[Page-level text extractions]
────────────────

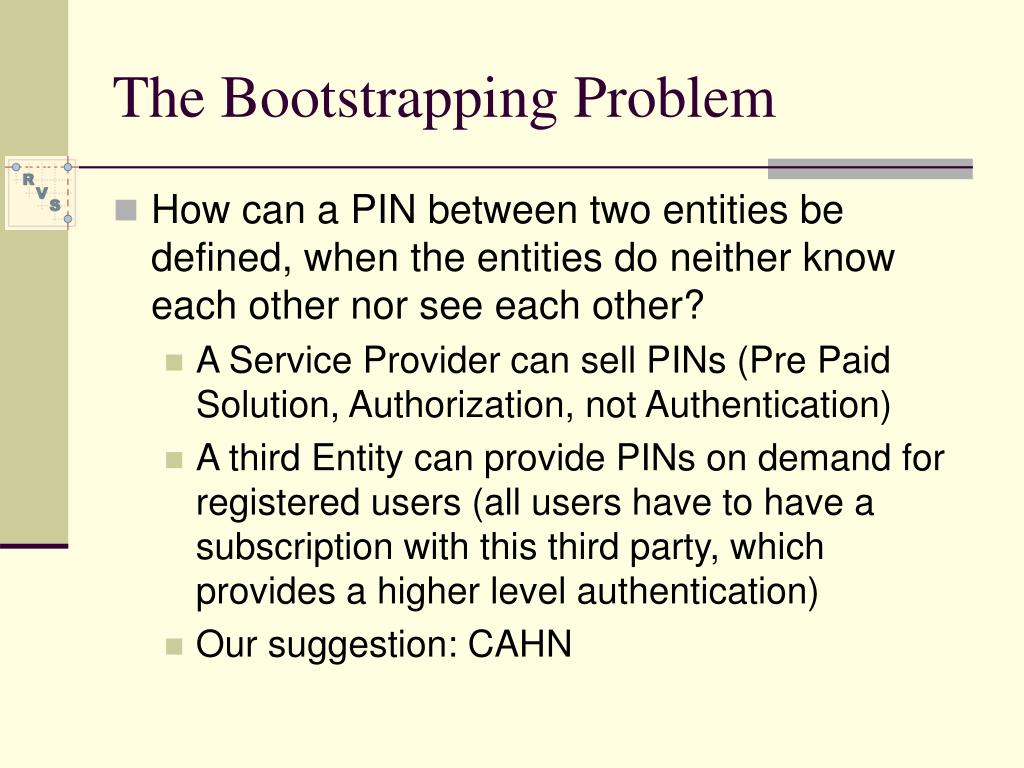 The Bootstrapping Problem

R V S

How can a PIN between two entities be defined, when the entities do neither know each other nor see each other?

A Service Provider can sell PINs (Pre Paid Solution, Authorization, not Authentication)

A third Entity can provide PINs on demand for registered users (all users have to have a subscription with this third party, which provides a higher level authentication)

Our suggestion: CAHN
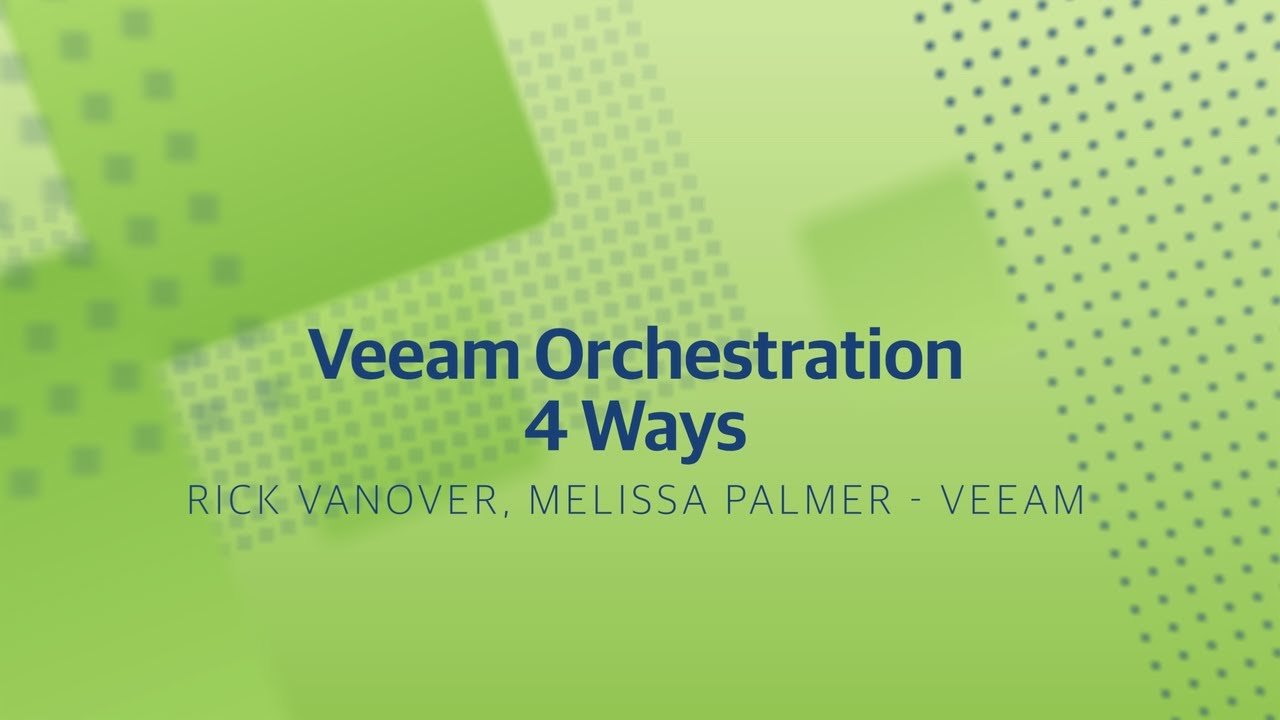 Veeam Orchestration
4 Ways

RICK VANOVER, MELISSA PALMER - VEEAM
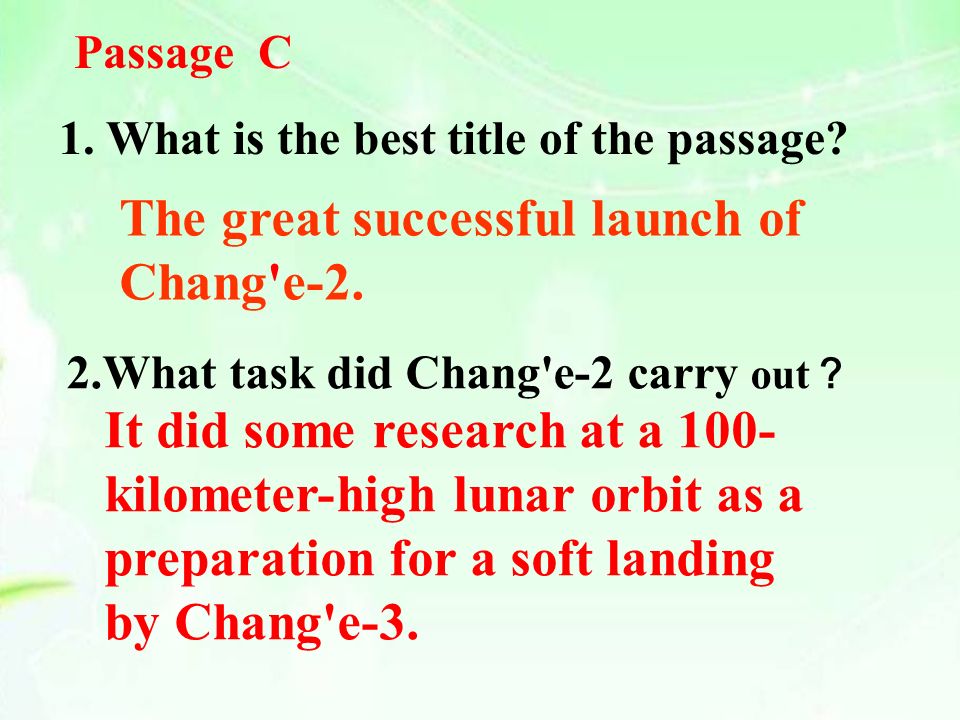 Passage C

1. What is the best title of the passage?

The great successful launch of Chang'e-2.

2.What task did Chang'e-2 carry out ?

It did some research at a 100-kilometer-high lunar orbit as a preparation for a soft landing by Chang'e-3.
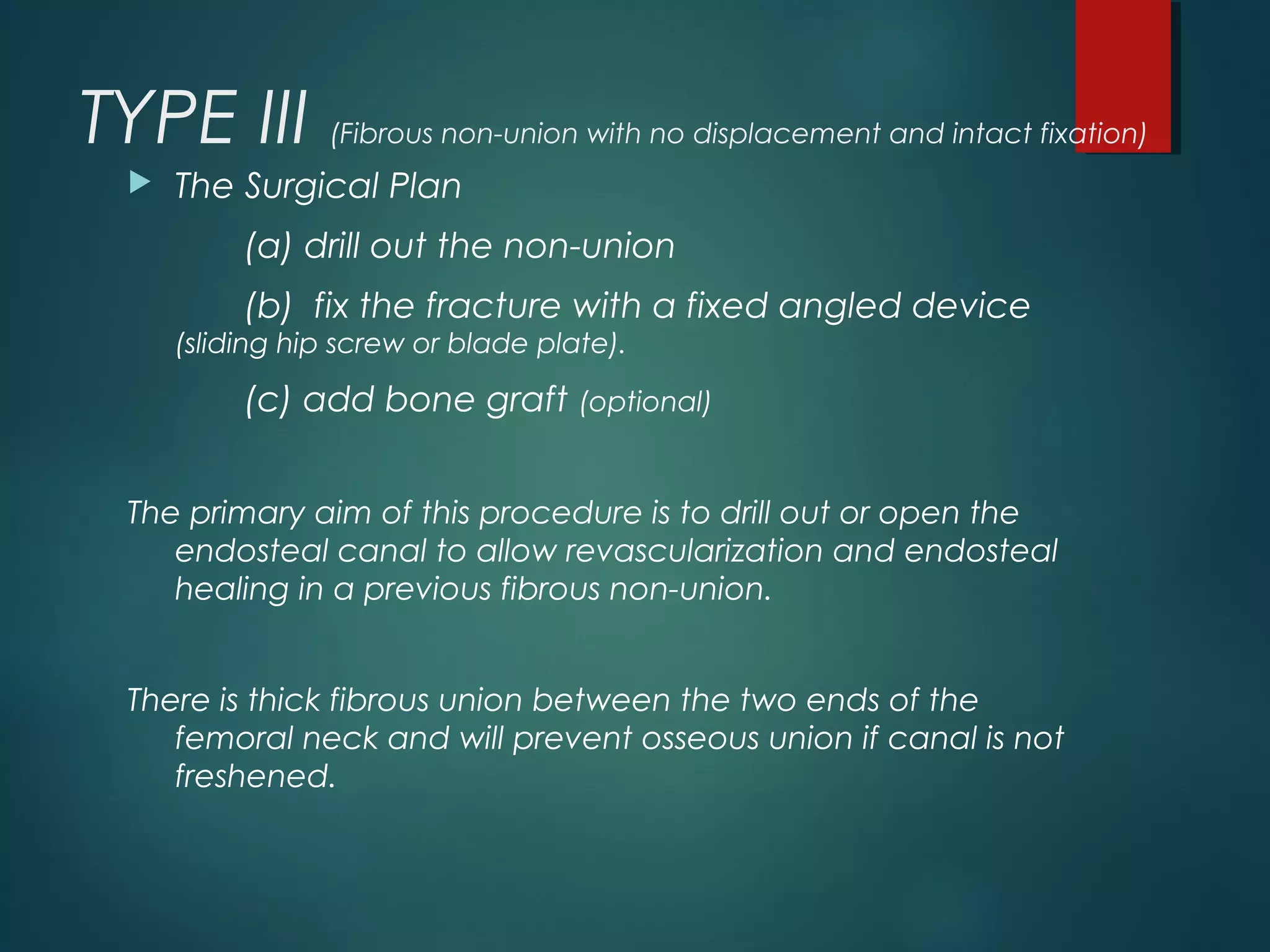 TYPE III (Fibrous non-union with no displacement and intact fixation)

The Surgical Plan

(a) drill out the non-union

(b) fix the fracture with a fixed angled device (sliding hip screw or blade plate).

(c) add bone graft (optional)

The primary aim of this procedure is to drill out or open the endosteal canal to allow revascularization and endosteal healing in a previous fibrous non-union.

There is thick fibrous union between the two ends of the femoral neck and will prevent osseous union if canal is not freshened.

────────────────

◆ ACTIVITY ◆
Copy out all lines from the records where the word "canal" appears.

◆ RESPONSE BOX ◆
The primary aim of this procedure is to drill out or open the endosteal canal to allow revascularization and endosteal healing in a previous fibrous non-union.
There is thick fibrous union between the two ends of the femoral neck and will prevent osseous union if canal is not freshened.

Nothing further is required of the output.